Stored data entries
[Start of Attachment]

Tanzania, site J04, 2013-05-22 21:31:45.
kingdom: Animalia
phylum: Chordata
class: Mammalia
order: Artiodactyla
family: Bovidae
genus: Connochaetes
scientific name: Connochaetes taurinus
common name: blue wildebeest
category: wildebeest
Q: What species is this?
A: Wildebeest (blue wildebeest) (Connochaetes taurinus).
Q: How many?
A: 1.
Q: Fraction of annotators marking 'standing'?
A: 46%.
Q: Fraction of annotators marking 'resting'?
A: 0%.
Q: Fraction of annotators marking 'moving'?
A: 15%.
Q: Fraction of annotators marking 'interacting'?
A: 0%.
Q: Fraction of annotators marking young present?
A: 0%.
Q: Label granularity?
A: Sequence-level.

[End of Attachment]

Among the records, find every line with the word "marking" and copy it.

■ **Reply to the exercise**
Q: Fraction of annotators marking 'standing'?
Q: Fraction of annotators marking 'resting'?
Q: Fraction of annotators marking 'moving'?
Q: Fraction of annotators marking 'interacting'?
Q: Fraction of annotators marking young present?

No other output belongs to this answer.